Saturday, March 30, 2013

"A Contract With God" by Will Eisner

On the occasion of Will Eisner's birthday earlier this month I promised that I would track down and read his ground-breaking book A Contract With God. It is considered the first "graphic novel," a term Eisner himself coined. I talked about what a genius Eisner was in my earlier post, so today I want to just review this work.

A Contract With God is a collection of four short stories woven around the tenants of an apartment building at 55 Dropsie Ave in the Bronx. The action occurs in the late Thirties or early Forties. "A Contract With God" tells the sad story of Frimme Hersh, who loses his young daughter to a sudden illness. "The Street Singer" tells the story of Eddie, an alcoholic who spends his days singing in the alleys between the tenements. "The Super" is the superintendent at 55 Dropsie Ave, an unpleasant man named Mr. Scuggs. And "The Cookalein" is about what happens when several Bronx residents go to the Catskills on summer vacation.  According to the introduction to the 2006 volume, a cookalein is a Yiddish-English word which means "cook alone." "It describes a summer resort on a farm where the guests cooked their own meals." They seemed to be the precursors to the low-charge motels and hotels that started in the late Forties. The family at the center of this story gets a room on the farm and their mother has to cook for them in a shared kitchen. They interact and witness the actions of various other guests in the other bungalows.

Each of these stories is interesting in its own way. When Frimme Hersh's daughter dies, he throws out his old "contract" with God and heads in the other moral direction. Eventually he returns to his old synagogue and asks his former spiritual advisers to write a new contract.
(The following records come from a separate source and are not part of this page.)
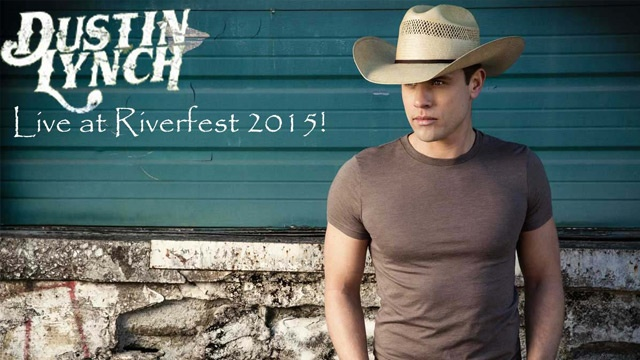 Country music star Dustin Lynch to headline Riverfest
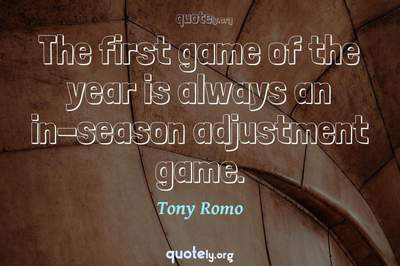 Photo Quote of The first game of the year is always an in-season adjustment game.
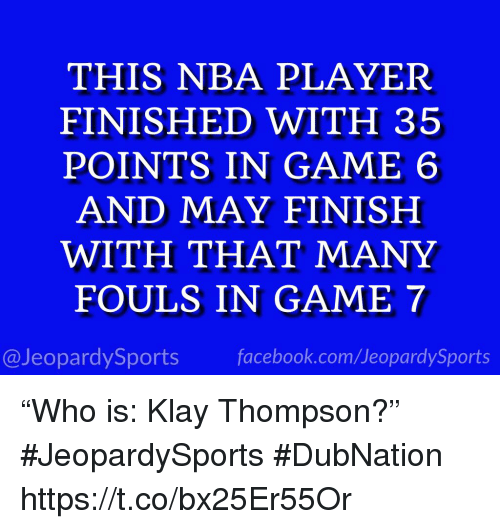 "Facebook, Klay Thompson, and Nba: THIS NBA PLAYER  FINISHED WITH 35  POINTS IN GAME 6  AND MAY FINISH  WITH THAT MANY  FOULS IN GAME 7  @JeopardySports facebook.com/JeopardySports ""Who is: Klay Thompson?"" #JeopardySports #DubNation https://t.co/bx25Er55Or"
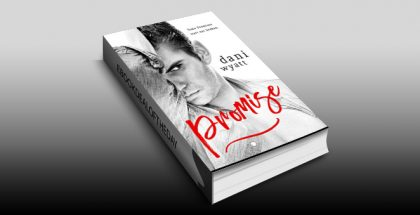 "erotica romantic suspense ebook ""PROMISE"" by Dani Wyatt"
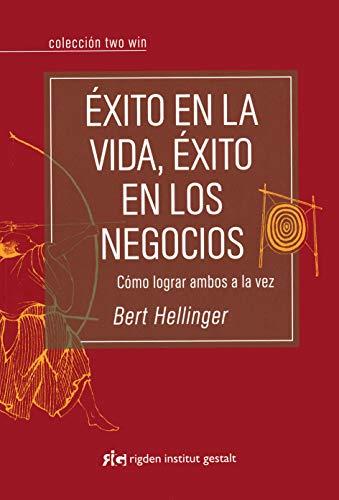 Éxito en la vida, éxito en los negocios: Cómo lograr ambos a la vez (Two Win) (Spanish Edition)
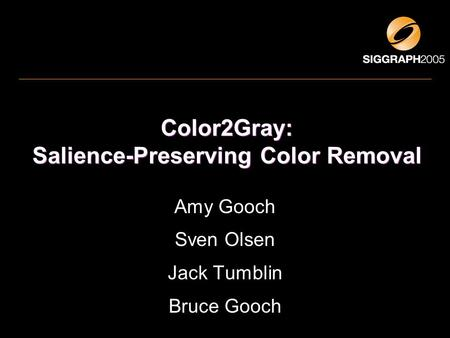Color2Gray: Salience-Preserving Color Removal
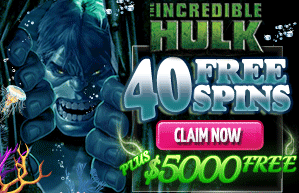 Incredible Hulk 40 Free Spins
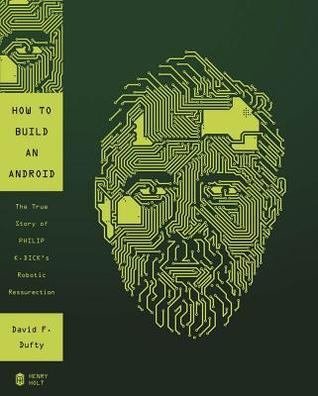How to Build an Android by David F. Dufty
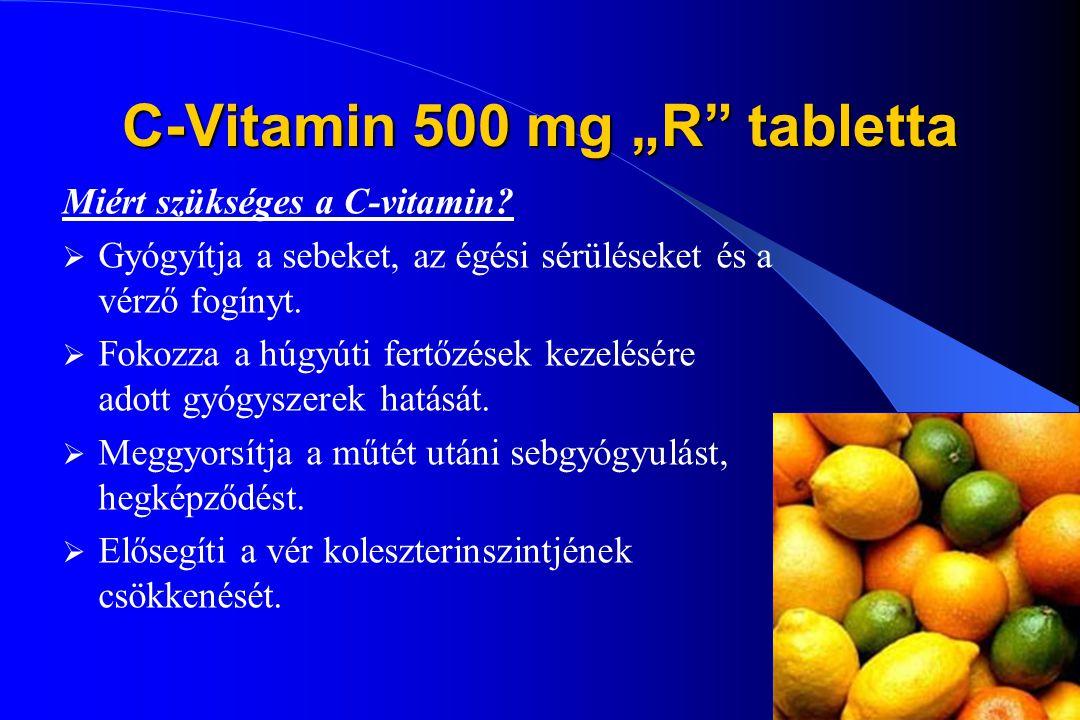 """31 C-Vitamin 500 mg """"R"""" tabletta Miért különleges a mi készítményünk? Speciális gyártási technológia Legújabb USA kutatási eredmények alkalmazása Reta"""
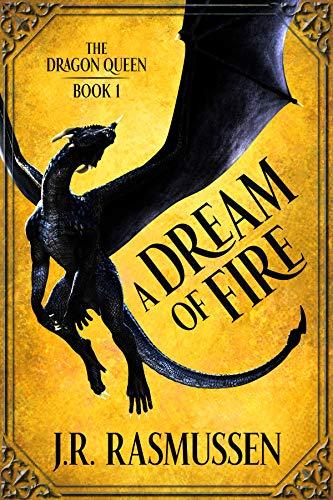A Dream of Fire (The Dragon Queen Book 1) California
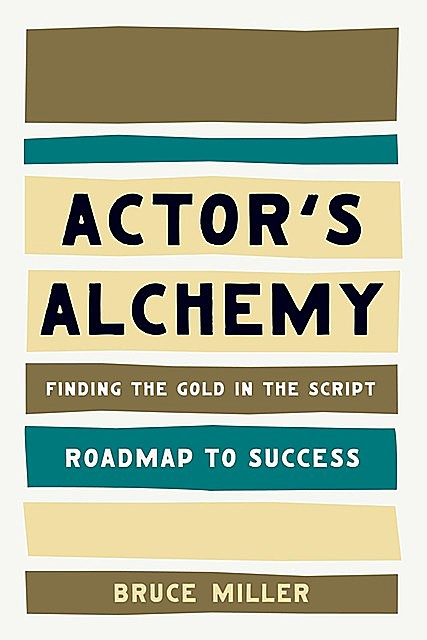 Actor's Alchemy, Bruce Miller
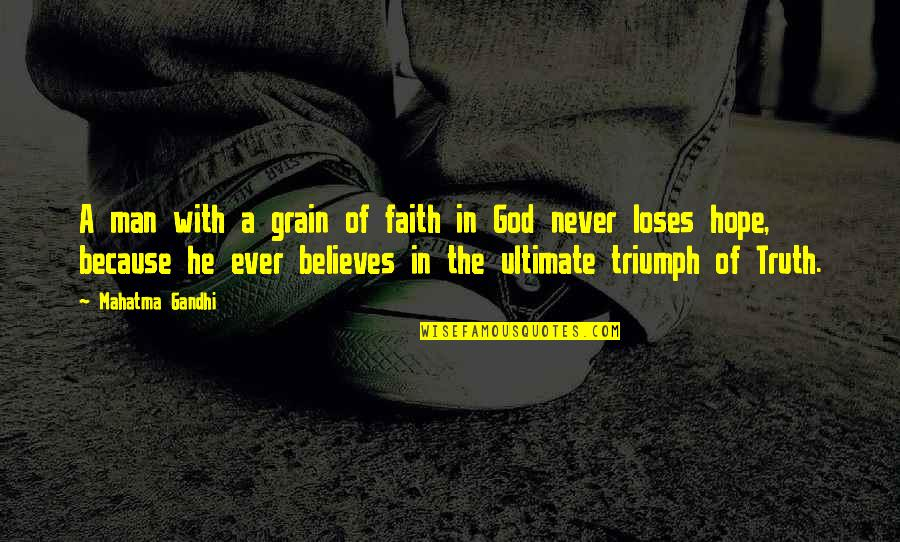 Truth By Gandhi Quotes By Mahatma Gandhi: A man with a grain of faith in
This story is fascinating in the atleast two ways: 1) the way we humans think we can understand God's will is pure hubris; and 2) "Good" and "Evil" are really very much linked.

"The Street Singer" seems most like an episode of The Twilight Zone or some other similar "gotcha!" O. Henry type story; every time you think you know what is about to happen you find out you are totally off. The fourth to last page from the end, when Eddie suddenly realizes what has happened, is a real zinger.



"The Cookalein" seems to me to be the most standard of the stories. The Boy and The Girl are not what they seem to be, and only we readers know it; compared to the other three is seemed the most ordinary. The illustrations accompanying the story are wonderful, however; the expressions on the boy's face in the barn as he watches what unfolds tells us more than any description or scripted words possibly could.


And lastly, there is "The Super." This is the most depressing of the four stories, which is probably why Eisner chose not to end the collection with it, although I will. We are led to believe that Mr. Scuggs is the type of man we should not care for: his demeanor, his way of speaking, and even his dog suggests to us that he is an unpleasant man. When I realized that he was not the most evil character in his story, I was shocked. This was another story where I did not see what was coming. For me, that is high praise indeed.

In the introduction to the 2006 edition Eisner writes that all of these stories are semi-autographical. As you can see, there is nary a super-hero or alien in sight. And yet, these are comics and yes, they are entertaining as hell. If you enjoy the plays of Neil Simon or the movies of Woody Allen in New York City, I think you will enjoy this book. It should be at your local library or bookstore. Give it a try; I heartily recommend it.